# TEXT EXCERPT:
○ ○ ○ ○ ○

The term “assault weapon” probably deserves some discussion. The term “Assault Rifle” was coined in Germany during WWII by non other than Adolf Hitler when he was shown the Maschinenpistole 43 which became the Sturmgewehr 44  (translates as storm rifle 44). Assault rifles have a defined set of characteristics:

  • It must be an individual weapon with provision to fire from the shoulder (i.e. a buttstock);
  • It must be capable of selective fire;
  • It must have an intermediate-power cartridge: more power than a pistol but less than a standard rifle or battle rifle;
  • Its ammunition must be supplied from a detachable magazine rather than a feed-belt.
  • And it should at least have a firing range of 300 meters (1000 feet)

This is an internationally and industry recognized term, which is why when the US “assault weapon” ban was introduced, they used that term rather than “assault rifle” since “assault rifles” are actually already banned. This ban concentrated on cosmetic issues (what the gun looked like) rather than on any functionality characteristics. It was an end-run around the constitution, since it didn’t actually ban any class of firearms, only a set of cosmetic features.

○ ○ ○ ○ ○

# DATASET CONTENT:
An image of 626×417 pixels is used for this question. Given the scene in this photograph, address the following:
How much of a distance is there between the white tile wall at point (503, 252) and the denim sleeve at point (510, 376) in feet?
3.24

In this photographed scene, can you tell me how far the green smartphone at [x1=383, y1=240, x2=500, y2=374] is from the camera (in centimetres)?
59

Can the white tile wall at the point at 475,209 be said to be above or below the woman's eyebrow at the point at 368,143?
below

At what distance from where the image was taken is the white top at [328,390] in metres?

○ ○ ○ ○ ○

# PROBLEMS:
A - According to the assault weapons text, what minimum firing range should an assault rifle have?
B - Give the records from the line containing "In this photographed" through the end of the records as a JSON list of strings, one string per line, with blank lines omitted.

# ANSWERS PER TASK:
A - At least 300 meters (1000 feet).

B -
[
  "In this photographed scene, can you tell me how far the green smartphone at [x1=383, y1=240, x2=500, y2=374] is from the camera (in centimetres)?",
  "59",
  "Can the white tile wall at the point at 475,209 be said to be above or below the woman's eyebrow at the point at 368,143?",
  "below",
  "At what distance from where the image was taken is the white top at [328,390] in metres?"
]